Hice algo malo en el pasado.

No te atreves a confiar en mí por completo.

Joshua se sintió culpable cuando escuchó que ella había asumido toda la culpa.

Joshua pensó que Lexie siempre parecía ser demasiado sensata.

Sin embargo, comenzó a dudar de ella debido a una grabación que Hearst y Anaya habían falsificado.

—Todo es culpa de Anaya.

Si ella no hubiera pedido a Hearst que hiciera una grabación falsa para engañarme, no habría entrado en pánico.

—Anaya y Hearst te lastimaron así hoy.

Cuando encuentre una oportunidad, ¡definitivamente me vengaré!

Lexie estaba muy conmovida.

Levantó la cabeza y besó su barbilla.

Su sonrisa era dulce.

—Joshua, gracias.

Joshua quedó aturdido por su beso.

Cuando salían en la universidad, ya se habían besado.

Pero ahora que Lexie lo había besado, Joshua se sintió un poco incómodo.
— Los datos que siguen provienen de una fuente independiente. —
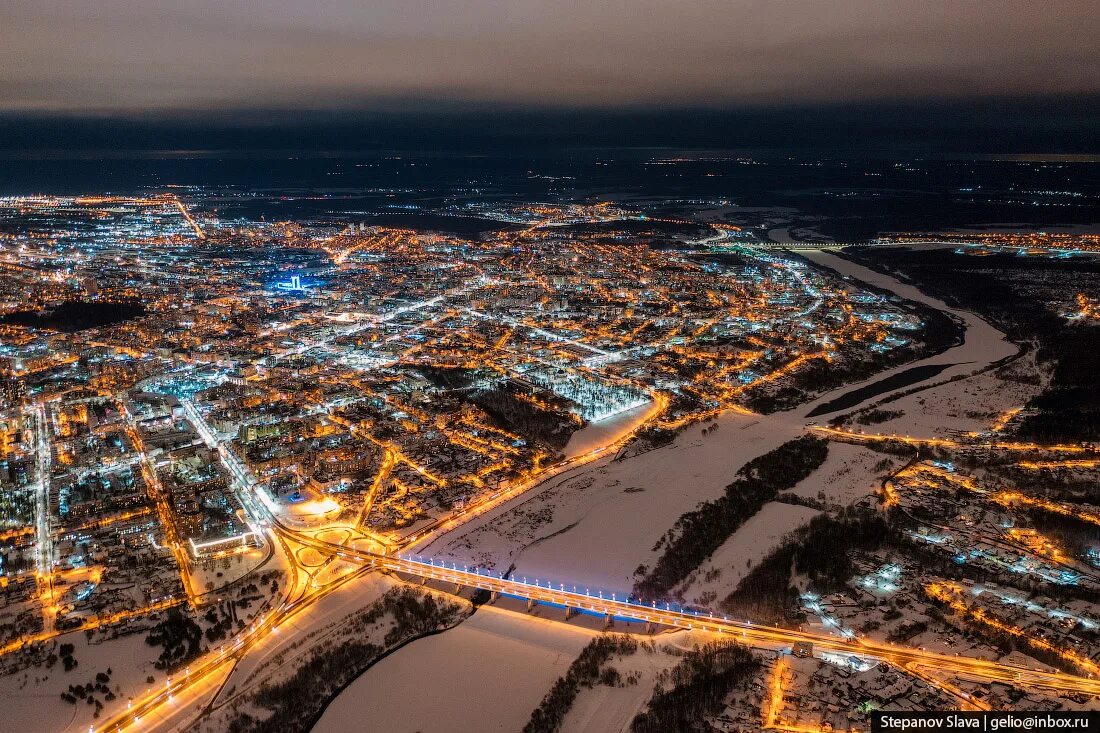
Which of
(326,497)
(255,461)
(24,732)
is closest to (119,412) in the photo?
(255,461)

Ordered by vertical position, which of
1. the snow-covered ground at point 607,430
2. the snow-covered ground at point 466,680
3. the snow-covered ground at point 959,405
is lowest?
the snow-covered ground at point 466,680

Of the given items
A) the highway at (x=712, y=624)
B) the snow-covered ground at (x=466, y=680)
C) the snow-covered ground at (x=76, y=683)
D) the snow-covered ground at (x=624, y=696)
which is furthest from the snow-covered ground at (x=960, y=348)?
the snow-covered ground at (x=76, y=683)

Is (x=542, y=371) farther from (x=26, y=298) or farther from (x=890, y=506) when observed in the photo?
(x=26, y=298)

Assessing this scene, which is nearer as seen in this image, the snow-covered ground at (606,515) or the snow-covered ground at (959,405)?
the snow-covered ground at (606,515)

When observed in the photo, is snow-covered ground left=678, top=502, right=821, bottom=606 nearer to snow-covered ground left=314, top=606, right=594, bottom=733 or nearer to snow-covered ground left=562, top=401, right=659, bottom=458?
snow-covered ground left=314, top=606, right=594, bottom=733

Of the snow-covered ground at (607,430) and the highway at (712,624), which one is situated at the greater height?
the snow-covered ground at (607,430)

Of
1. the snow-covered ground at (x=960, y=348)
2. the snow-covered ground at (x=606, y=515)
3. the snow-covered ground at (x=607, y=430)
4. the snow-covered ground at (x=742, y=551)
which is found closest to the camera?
the snow-covered ground at (x=742, y=551)

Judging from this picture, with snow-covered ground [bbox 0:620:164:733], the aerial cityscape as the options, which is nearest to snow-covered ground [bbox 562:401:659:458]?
the aerial cityscape

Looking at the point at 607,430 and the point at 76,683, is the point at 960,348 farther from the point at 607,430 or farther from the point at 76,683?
the point at 76,683

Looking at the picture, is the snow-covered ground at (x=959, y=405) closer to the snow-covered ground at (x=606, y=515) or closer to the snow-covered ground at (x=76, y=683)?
the snow-covered ground at (x=606, y=515)
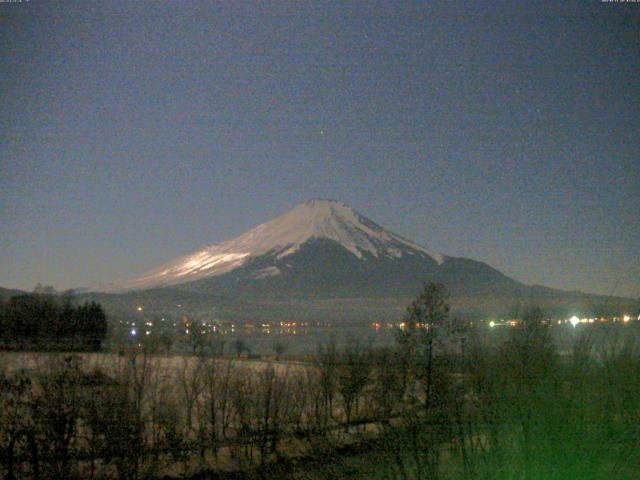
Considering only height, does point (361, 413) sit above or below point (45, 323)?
below

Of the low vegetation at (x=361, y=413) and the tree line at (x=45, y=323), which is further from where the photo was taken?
the tree line at (x=45, y=323)

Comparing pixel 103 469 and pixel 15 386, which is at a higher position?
pixel 15 386

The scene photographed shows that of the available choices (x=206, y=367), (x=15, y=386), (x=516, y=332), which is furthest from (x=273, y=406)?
(x=516, y=332)

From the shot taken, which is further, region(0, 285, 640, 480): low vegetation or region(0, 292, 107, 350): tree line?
region(0, 292, 107, 350): tree line

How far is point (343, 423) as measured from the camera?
68.8 ft

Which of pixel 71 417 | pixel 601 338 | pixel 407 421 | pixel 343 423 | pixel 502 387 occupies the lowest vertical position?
pixel 343 423

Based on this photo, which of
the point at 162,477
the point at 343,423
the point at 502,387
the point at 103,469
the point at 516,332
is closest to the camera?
the point at 502,387

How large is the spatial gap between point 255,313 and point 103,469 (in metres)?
139

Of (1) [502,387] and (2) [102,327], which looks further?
(2) [102,327]

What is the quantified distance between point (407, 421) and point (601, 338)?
1738 millimetres

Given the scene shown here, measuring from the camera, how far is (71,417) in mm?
10727

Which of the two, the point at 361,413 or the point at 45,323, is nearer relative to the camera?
the point at 361,413

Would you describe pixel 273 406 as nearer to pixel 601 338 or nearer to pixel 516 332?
pixel 516 332

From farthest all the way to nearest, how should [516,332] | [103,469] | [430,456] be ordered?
[103,469] < [516,332] < [430,456]
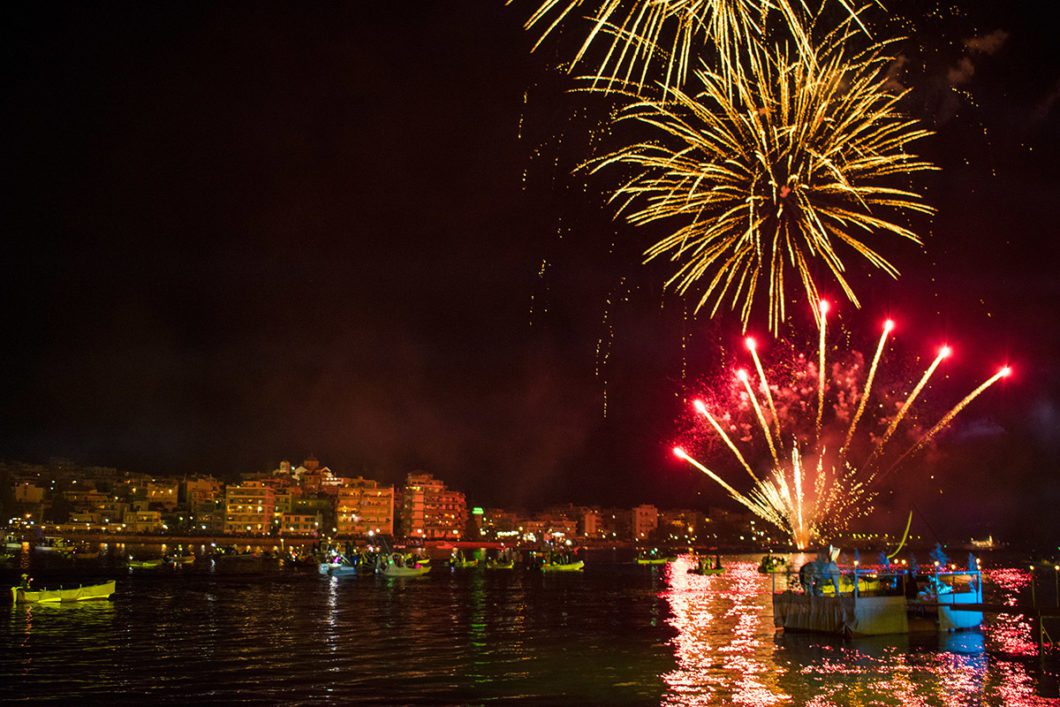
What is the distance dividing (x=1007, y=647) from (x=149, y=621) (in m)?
24.9

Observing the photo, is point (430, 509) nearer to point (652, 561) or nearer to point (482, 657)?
point (652, 561)

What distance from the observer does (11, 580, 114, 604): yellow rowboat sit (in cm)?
3453

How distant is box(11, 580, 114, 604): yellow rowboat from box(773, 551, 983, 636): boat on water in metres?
27.2

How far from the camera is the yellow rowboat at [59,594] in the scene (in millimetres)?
34525

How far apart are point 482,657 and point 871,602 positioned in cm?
1044

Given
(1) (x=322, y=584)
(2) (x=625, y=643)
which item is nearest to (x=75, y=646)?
(2) (x=625, y=643)

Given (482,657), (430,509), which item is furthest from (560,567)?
(430,509)

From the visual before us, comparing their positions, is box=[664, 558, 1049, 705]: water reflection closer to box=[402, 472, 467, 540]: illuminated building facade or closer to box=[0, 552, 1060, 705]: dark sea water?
box=[0, 552, 1060, 705]: dark sea water

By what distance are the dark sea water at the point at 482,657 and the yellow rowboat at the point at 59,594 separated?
1.19m

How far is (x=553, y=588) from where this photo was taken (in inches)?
2021

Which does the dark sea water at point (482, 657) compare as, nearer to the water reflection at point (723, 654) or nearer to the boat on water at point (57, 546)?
the water reflection at point (723, 654)

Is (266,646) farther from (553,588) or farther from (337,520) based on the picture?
(337,520)

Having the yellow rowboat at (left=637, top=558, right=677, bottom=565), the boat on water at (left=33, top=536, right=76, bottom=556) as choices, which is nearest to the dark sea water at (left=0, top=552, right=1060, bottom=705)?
the yellow rowboat at (left=637, top=558, right=677, bottom=565)

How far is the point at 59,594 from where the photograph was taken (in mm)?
35500
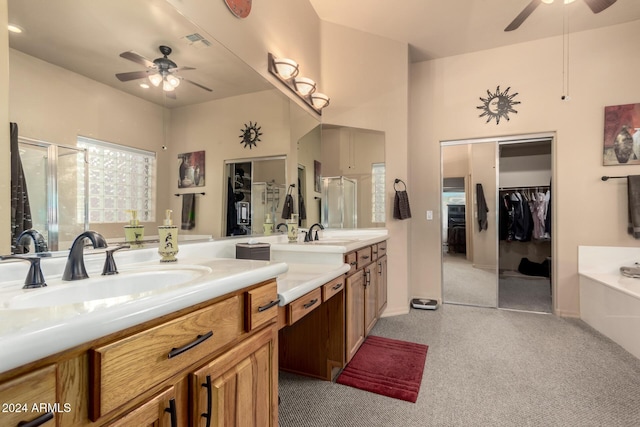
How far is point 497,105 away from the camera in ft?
11.6

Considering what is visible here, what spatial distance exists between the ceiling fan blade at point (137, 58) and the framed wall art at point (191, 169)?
0.42 meters

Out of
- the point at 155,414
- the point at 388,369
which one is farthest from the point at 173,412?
the point at 388,369

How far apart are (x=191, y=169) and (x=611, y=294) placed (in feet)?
11.5

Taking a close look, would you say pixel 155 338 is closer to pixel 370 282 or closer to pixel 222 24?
pixel 222 24

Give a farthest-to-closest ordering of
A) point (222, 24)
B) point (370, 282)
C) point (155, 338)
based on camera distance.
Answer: point (370, 282) → point (222, 24) → point (155, 338)

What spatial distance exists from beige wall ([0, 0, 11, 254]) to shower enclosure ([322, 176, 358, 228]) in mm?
2635

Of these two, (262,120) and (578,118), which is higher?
(578,118)

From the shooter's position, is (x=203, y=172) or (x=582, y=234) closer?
(x=203, y=172)

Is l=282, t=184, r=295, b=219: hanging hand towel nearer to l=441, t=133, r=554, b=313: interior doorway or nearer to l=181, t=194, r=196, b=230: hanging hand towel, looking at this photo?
l=181, t=194, r=196, b=230: hanging hand towel

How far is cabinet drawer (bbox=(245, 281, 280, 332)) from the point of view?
101 centimetres

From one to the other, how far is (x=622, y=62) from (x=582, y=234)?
1.80 metres

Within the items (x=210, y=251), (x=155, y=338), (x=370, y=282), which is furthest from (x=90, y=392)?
(x=370, y=282)

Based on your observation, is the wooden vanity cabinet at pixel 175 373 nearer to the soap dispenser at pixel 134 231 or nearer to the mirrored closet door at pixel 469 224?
the soap dispenser at pixel 134 231

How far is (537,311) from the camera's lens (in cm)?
341
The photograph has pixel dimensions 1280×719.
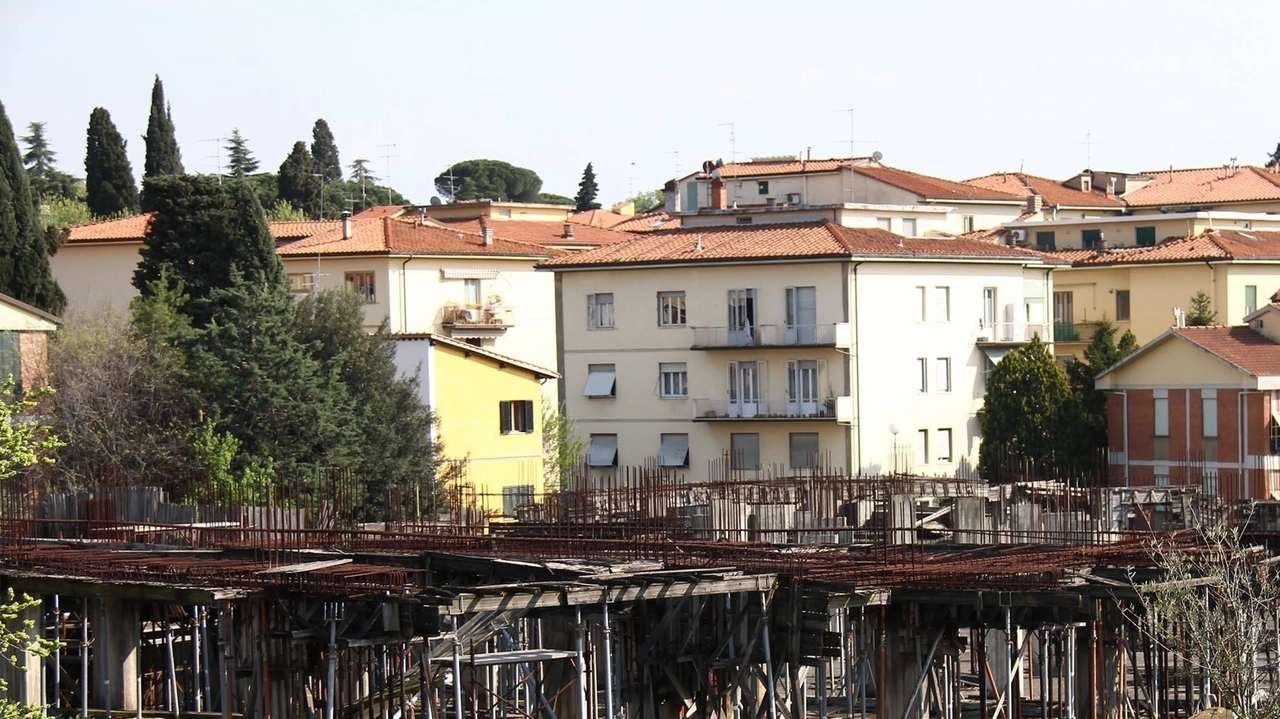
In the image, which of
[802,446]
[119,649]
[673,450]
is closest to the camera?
[119,649]

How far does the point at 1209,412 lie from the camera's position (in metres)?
53.2

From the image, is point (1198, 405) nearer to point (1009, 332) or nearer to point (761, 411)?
point (1009, 332)

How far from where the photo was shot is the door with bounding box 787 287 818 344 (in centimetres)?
5581

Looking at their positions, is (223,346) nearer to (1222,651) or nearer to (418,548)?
(418,548)

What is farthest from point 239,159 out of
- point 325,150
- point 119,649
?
point 119,649

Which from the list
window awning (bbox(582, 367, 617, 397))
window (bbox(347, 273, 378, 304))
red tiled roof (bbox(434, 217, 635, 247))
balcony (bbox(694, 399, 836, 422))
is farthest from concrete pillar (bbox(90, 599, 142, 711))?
red tiled roof (bbox(434, 217, 635, 247))

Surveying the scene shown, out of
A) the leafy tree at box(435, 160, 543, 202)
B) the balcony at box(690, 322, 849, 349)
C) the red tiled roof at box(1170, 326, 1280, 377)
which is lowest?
the red tiled roof at box(1170, 326, 1280, 377)

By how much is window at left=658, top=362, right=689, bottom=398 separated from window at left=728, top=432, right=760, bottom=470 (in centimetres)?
204

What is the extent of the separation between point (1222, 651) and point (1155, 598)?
3.23 meters

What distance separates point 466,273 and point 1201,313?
72.2ft

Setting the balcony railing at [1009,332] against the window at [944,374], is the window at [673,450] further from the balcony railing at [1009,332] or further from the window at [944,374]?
the balcony railing at [1009,332]

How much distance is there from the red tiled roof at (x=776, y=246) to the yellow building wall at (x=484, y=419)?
329 inches

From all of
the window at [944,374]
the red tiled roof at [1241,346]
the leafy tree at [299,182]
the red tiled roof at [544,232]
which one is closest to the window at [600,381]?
the window at [944,374]

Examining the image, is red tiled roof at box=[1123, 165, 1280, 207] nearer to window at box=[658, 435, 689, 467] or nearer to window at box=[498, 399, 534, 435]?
window at box=[658, 435, 689, 467]
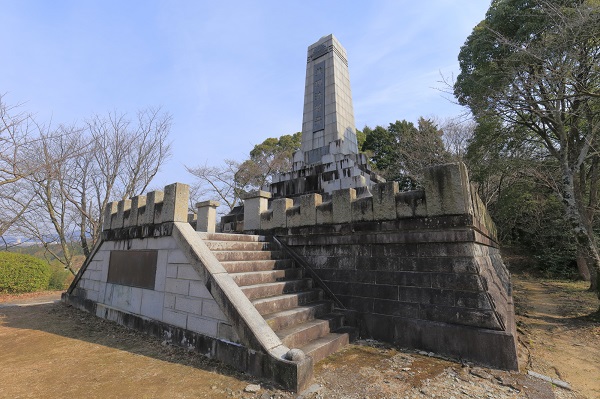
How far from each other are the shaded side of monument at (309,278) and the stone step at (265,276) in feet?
0.09

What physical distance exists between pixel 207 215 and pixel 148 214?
5.99 feet

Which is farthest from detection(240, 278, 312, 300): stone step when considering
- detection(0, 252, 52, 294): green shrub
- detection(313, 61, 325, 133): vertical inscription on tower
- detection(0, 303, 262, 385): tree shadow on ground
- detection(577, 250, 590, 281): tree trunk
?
detection(577, 250, 590, 281): tree trunk

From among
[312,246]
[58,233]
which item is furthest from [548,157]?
[58,233]

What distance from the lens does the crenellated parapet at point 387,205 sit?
4.86m

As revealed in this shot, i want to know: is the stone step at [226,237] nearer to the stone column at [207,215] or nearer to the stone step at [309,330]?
the stone column at [207,215]

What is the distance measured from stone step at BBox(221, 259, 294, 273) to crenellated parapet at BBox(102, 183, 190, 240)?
131 centimetres

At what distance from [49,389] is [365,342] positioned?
4.50 meters

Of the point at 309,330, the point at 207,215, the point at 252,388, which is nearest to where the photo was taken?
the point at 252,388

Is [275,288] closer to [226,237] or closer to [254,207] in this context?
[226,237]

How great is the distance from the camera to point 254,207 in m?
7.86

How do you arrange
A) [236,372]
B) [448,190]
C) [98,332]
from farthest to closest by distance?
[98,332] → [448,190] → [236,372]

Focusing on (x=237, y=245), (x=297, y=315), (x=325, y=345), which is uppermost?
(x=237, y=245)

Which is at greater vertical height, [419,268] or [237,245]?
[237,245]

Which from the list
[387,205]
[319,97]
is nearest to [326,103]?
[319,97]
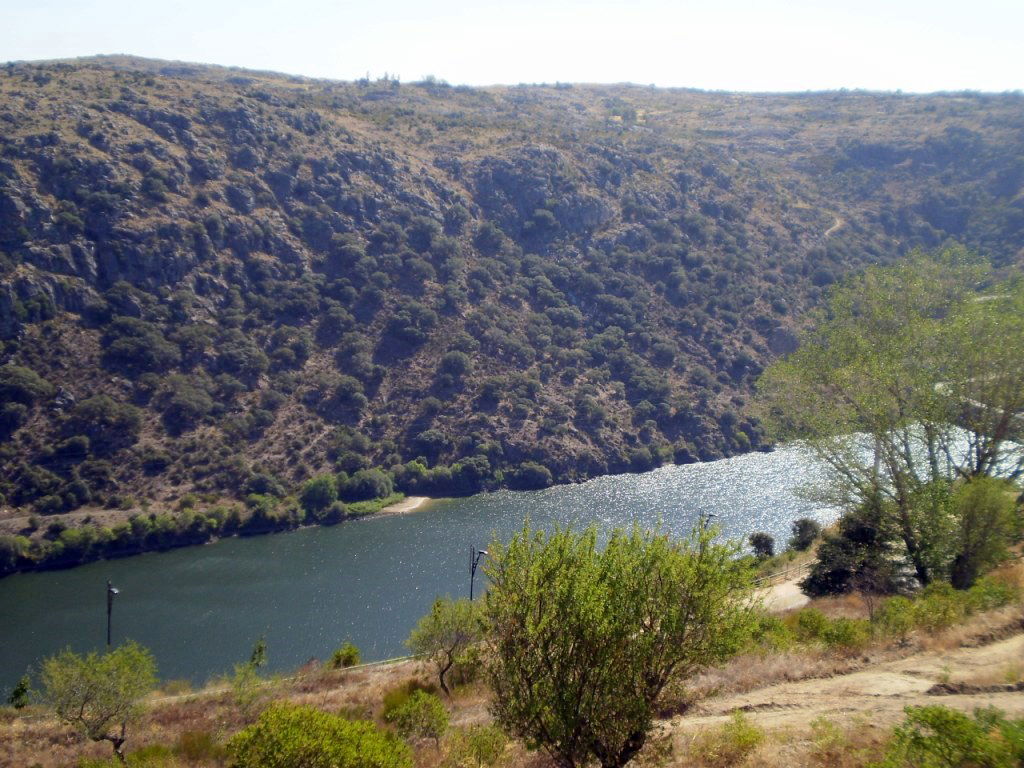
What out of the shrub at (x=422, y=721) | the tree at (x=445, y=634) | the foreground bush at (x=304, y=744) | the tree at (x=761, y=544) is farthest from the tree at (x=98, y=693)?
the tree at (x=761, y=544)

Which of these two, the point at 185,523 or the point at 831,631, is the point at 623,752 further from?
the point at 185,523

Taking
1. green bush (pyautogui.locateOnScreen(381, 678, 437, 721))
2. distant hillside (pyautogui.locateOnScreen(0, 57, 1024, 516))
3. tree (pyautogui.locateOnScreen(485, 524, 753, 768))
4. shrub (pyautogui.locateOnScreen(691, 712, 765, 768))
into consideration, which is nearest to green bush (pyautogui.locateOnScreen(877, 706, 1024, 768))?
tree (pyautogui.locateOnScreen(485, 524, 753, 768))

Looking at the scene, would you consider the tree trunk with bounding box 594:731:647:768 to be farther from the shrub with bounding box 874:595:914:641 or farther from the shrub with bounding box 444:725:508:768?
the shrub with bounding box 874:595:914:641

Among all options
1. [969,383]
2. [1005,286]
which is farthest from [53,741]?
[1005,286]

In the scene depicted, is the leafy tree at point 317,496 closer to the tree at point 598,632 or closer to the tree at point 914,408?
the tree at point 914,408

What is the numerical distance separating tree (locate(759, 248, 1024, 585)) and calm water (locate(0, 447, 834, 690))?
261cm

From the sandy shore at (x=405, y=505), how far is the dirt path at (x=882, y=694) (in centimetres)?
4897

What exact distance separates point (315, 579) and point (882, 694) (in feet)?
137

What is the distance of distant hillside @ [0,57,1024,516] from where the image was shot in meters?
61.4

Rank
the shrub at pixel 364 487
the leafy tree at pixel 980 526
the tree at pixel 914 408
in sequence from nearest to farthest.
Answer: the leafy tree at pixel 980 526, the tree at pixel 914 408, the shrub at pixel 364 487

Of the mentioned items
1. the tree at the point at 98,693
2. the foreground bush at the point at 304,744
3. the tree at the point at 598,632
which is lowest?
the tree at the point at 98,693

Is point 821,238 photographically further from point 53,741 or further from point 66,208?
point 53,741

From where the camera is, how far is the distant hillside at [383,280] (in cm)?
6138

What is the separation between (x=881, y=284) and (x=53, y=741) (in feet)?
116
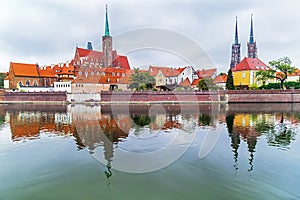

Parecía haber algo diferente de antes.

—Eres mi novia.

Protegerte es mi responsabilidad.

No tienes que agradecerme.

—Te decepcioné hace un momento.

No te preocupes.

No importa lo que digan los demás, no los creeré fácilmente.

Apenas Joshua terminó de hablar, la puerta de la sala se abrió desde fuera con un «¡bang!».

—¿Mamá?

—Joshua miró hacia la puerta.

El rostro de Cecilia estaba lleno de ira.

Ignoró la voz de Joshua y caminó hacia la cama.

¡Sacó a Lexie de los brazos de Joshua y le dio una bofetada!

Lexie quedó atónita y no pudo reaccionar en absoluto a lo que había sucedido.

Hoy, Lexie había sido golpeada varias veces seguidas.

Antes de que su antigua herida se recuperara, aparecieron nuevas lesiones.

En este momento, su cara ardía de dolor, como si hubiera un fuego quemándola.

Joshua también quedó aturdido por unos segundos antes de empujar a Cecilia y proteger a Lexie detrás de él.

—¡Mamá!

¿Qué estás haciendo?

¿No viste que Lexie está herida?

¿Cómo puedes hacer eso?

Cecilia fue apartada por Joshua.

Trastabilló unos pasos y apenas logró recuperar el equilibrio.

Al ver que su hijo protegía a Lexie, Cecilia estalló en cólera.

—¡Vine aquí hoy para matar a esta asesina.

¡A quién le importa si está herida o no!

Joshua pensó que Cecilia estaba hablando de Hank.

—Mamá, Hank no fue asesinado por Lexie.

No te dejes engañar por Anaya…

Cecilia estaba histérica.

—¿Hank?

¡Ella contrató a alguien para chocar tu auto y quería obligarte a aceptar casarte!

¡Si el conductor hubiera ido un poco más rápido ese día, habrías muerto!

—¡Ella causó que estuvieras así.

¿Qué diferencia hay si no es una asesina?

Joshua frunció el ceño.

—¿Cómo podría Lexie hacer tal cosa?

Fue lo suficientemente amable como para donarme sangre, pero dices que tenía otros planes.

Es demasiado ridículo…

—¡Idiota!

¡Te mintió desde el principio!

Ella no fue quien te ofreció la sangre.

¿Cómo podría ser tan amable contigo?

—maldijo Cecilia, sin mostrar ningún modales de dama.